Your assignment: Type out every line below exactly as it reads.

Saved entries:
_ _ _ _ _ _ _

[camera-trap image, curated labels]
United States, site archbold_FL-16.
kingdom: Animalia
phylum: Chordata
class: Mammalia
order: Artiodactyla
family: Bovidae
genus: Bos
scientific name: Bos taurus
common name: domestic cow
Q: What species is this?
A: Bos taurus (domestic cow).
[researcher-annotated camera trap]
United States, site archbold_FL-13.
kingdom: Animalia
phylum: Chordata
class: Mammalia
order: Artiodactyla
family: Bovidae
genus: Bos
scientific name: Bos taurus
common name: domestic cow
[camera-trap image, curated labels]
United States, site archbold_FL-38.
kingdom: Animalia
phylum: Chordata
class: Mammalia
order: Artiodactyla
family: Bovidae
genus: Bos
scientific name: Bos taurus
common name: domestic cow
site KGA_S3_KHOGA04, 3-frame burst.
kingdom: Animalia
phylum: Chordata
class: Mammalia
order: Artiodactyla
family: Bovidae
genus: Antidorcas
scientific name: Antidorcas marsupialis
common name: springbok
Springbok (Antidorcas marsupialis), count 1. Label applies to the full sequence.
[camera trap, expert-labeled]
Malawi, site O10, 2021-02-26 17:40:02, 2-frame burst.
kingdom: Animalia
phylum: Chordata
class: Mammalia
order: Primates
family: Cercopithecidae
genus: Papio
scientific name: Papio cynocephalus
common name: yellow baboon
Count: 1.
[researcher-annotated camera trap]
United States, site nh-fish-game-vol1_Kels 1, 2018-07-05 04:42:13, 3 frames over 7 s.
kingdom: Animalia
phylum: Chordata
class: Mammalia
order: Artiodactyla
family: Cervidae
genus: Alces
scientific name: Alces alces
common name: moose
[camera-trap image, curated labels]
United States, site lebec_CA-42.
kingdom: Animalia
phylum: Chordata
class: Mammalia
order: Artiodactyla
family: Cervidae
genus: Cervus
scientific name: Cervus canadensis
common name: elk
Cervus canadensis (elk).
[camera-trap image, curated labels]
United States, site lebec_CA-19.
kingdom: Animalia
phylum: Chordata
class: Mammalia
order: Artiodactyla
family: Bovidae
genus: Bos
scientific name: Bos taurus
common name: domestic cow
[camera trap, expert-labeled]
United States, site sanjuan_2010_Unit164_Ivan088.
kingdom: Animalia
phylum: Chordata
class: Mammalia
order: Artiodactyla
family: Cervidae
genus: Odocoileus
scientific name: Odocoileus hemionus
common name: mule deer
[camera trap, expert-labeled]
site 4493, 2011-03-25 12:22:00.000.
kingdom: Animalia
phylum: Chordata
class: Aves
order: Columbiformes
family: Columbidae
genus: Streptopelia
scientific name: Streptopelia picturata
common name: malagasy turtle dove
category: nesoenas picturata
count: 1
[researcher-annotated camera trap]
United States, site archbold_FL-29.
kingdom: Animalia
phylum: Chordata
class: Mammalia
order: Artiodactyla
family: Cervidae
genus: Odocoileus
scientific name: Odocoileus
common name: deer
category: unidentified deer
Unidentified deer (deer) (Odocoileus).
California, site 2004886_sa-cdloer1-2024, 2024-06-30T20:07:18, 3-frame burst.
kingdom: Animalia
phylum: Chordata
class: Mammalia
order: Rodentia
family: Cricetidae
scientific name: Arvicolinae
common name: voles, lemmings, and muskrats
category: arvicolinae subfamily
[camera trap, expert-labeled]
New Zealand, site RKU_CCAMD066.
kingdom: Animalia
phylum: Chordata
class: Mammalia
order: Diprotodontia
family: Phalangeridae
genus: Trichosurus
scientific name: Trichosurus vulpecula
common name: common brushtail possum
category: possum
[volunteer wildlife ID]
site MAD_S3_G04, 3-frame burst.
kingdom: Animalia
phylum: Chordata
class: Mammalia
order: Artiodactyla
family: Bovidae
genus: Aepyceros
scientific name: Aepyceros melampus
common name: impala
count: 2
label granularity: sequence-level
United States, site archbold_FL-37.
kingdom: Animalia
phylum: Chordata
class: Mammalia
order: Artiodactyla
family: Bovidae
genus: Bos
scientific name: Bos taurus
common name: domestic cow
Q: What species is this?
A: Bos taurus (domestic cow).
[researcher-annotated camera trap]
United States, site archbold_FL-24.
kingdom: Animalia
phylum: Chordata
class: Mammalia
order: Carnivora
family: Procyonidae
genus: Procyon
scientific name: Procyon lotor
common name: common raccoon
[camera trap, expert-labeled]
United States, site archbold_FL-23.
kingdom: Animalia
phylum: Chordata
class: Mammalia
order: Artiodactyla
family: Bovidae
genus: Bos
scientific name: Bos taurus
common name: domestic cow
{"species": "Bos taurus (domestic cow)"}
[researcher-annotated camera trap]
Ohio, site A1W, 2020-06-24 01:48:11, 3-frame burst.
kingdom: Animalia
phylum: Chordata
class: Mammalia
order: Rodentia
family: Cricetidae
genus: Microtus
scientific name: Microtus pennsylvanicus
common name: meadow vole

_ _ _ _ _ _ _

Result of this exercise:
[camera-trap image, curated labels]
United States, site archbold_FL-16.
kingdom: Animalia
phylum: Chordata
class: Mammalia
order: Artiodactyla
family: Bovidae
genus: Bos
scientific name: Bos taurus
common name: domestic cow
Q: What species is this?
A: Bos taurus (domestic cow).
[researcher-annotated camera trap]
United States, site archbold_FL-13.
kingdom: Animalia
phylum: Chordata
class: Mammalia
order: Artiodactyla
family: Bovidae
genus: Bos
scientific name: Bos taurus
common name: domestic cow
[camera-trap image, curated labels]
United States, site archbold_FL-38.
kingdom: Animalia
phylum: Chordata
class: Mammalia
order: Artiodactyla
family: Bovidae
genus: Bos
scientific name: Bos taurus
common name: domestic cow
site KGA_S3_KHOGA04, 3-frame burst.
kingdom: Animalia
phylum: Chordata
class: Mammalia
order: Artiodactyla
family: Bovidae
genus: Antidorcas
scientific name: Antidorcas marsupialis
common name: springbok
Springbok (Antidorcas marsupialis), count 1. Label applies to the full sequence.
[camera trap, expert-labeled]
Malawi, site O10, 2021-02-26 17:40:02, 2-frame burst.
kingdom: Animalia
phylum: Chordata
class: Mammalia
order: Primates
family: Cercopithecidae
genus: Papio
scientific name: Papio cynocephalus
common name: yellow baboon
Count: 1.
[researcher-annotated camera trap]
United States, site nh-fish-game-vol1_Kels 1, 2018-07-05 04:42:13, 3 frames over 7 s.
kingdom: Animalia
phylum: Chordata
class: Mammalia
order: Artiodactyla
family: Cervidae
genus: Alces
scientific name: Alces alces
common name: moose
[camera-trap image, curated labels]
United States, site lebec_CA-42.
kingdom: Animalia
phylum: Chordata
class: Mammalia
order: Artiodactyla
family: Cervidae
genus: Cervus
scientific name: Cervus canadensis
common name: elk
Cervus canadensis (elk).
[camera-trap image, curated labels]
United States, site lebec_CA-19.
kingdom: Animalia
phylum: Chordata
class: Mammalia
order: Artiodactyla
family: Bovidae
genus: Bos
scientific name: Bos taurus
common name: domestic cow
[camera trap, expert-labeled]
United States, site sanjuan_2010_Unit164_Ivan088.
kingdom: Animalia
phylum: Chordata
class: Mammalia
order: Artiodactyla
family: Cervidae
genus: Odocoileus
scientific name: Odocoileus hemionus
common name: mule deer
[camera trap, expert-labeled]
site 4493, 2011-03-25 12:22:00.000.
kingdom: Animalia
phylum: Chordata
class: Aves
order: Columbiformes
family: Columbidae
genus: Streptopelia
scientific name: Streptopelia picturata
common name: malagasy turtle dove
category: nesoenas picturata
count: 1
[researcher-annotated camera trap]
United States, site archbold_FL-29.
kingdom: Animalia
phylum: Chordata
class: Mammalia
order: Artiodactyla
family: Cervidae
genus: Odocoileus
scientific name: Odocoileus
common name: deer
category: unidentified deer
Unidentified deer (deer) (Odocoileus).
California, site 2004886_sa-cdloer1-2024, 2024-06-30T20:07:18, 3-frame burst.
kingdom: Animalia
phylum: Chordata
class: Mammalia
order: Rodentia
family: Cricetidae
scientific name: Arvicolinae
common name: voles, lemmings, and muskrats
category: arvicolinae subfamily
[camera trap, expert-labeled]
New Zealand, site RKU_CCAMD066.
kingdom: Animalia
phylum: Chordata
class: Mammalia
order: Diprotodontia
family: Phalangeridae
genus: Trichosurus
scientific name: Trichosurus vulpecula
common name: common brushtail possum
category: possum
[volunteer wildlife ID]
site MAD_S3_G04, 3-frame burst.
kingdom: Animalia
phylum: Chordata
class: Mammalia
order: Artiodactyla
family: Bovidae
genus: Aepyceros
scientific name: Aepyceros melampus
common name: impala
count: 2
label granularity: sequence-level
United States, site archbold_FL-37.
kingdom: Animalia
phylum: Chordata
class: Mammalia
order: Artiodactyla
family: Bovidae
genus: Bos
scientific name: Bos taurus
common name: domestic cow
Q: What species is this?
A: Bos taurus (domestic cow).
[researcher-annotated camera trap]
United States, site archbold_FL-24.
kingdom: Animalia
phylum: Chordata
class: Mammalia
order: Carnivora
family: Procyonidae
genus: Procyon
scientific name: Procyon lotor
common name: common raccoon
[camera trap, expert-labeled]
United States, site archbold_FL-23.
kingdom: Animalia
phylum: Chordata
class: Mammalia
order: Artiodactyla
family: Bovidae
genus: Bos
scientific name: Bos taurus
common name: domestic cow
{"species": "Bos taurus (domestic cow)"}
[researcher-annotated camera trap]
Ohio, site A1W, 2020-06-24 01:48:11, 3-frame burst.
kingdom: Animalia
phylum: Chordata
class: Mammalia
order: Rodentia
family: Cricetidae
genus: Microtus
scientific name: Microtus pennsylvanicus
common name: meadow vole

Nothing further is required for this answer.